PROBLEM REQUIREMENTS:
In the entries below, repeat word for word every line from the one containing "this 960×640 image." to the one containing "torn material [524, 528, 712, 564]". Include both of those lines and nothing else.

RECORDS FOR THIS TASK:
|---|

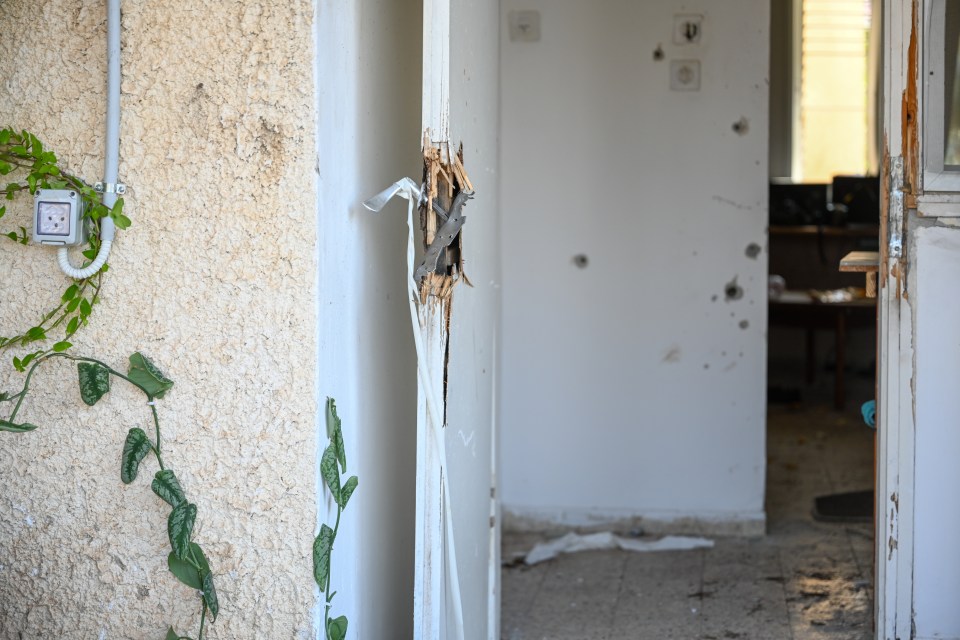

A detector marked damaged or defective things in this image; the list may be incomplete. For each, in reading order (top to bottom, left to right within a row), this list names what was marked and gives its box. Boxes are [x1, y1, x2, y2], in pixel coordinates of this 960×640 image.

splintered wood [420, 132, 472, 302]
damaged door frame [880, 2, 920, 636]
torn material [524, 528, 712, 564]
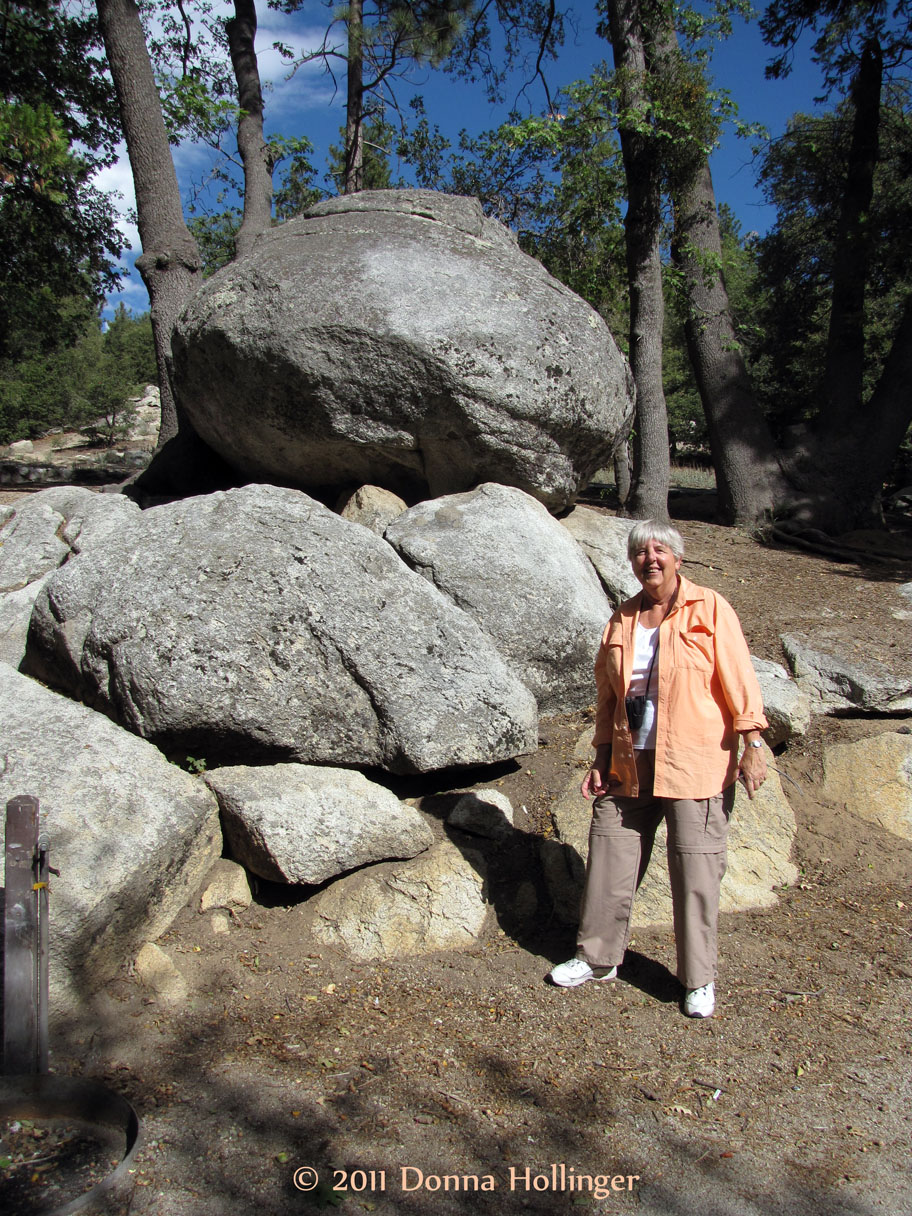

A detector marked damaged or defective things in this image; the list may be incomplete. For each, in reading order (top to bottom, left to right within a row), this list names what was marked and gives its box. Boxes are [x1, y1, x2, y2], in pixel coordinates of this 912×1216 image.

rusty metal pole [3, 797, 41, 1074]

|---|

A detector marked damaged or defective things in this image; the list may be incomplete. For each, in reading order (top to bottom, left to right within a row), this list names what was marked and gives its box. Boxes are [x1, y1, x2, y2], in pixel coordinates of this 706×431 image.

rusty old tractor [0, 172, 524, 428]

|---|

TASK SOLUTION:
A detector marked damaged or defective things in this image; the list may be incomplete. For each, in reading order (top to bottom, left to right within a row), this list names what was marked and gives its box. Boxes are [x1, y1, x2, y2], in pixel coordinates of this 960×640 image.

splintered wood [420, 132, 472, 302]
damaged door frame [880, 2, 920, 636]
torn material [524, 528, 712, 564]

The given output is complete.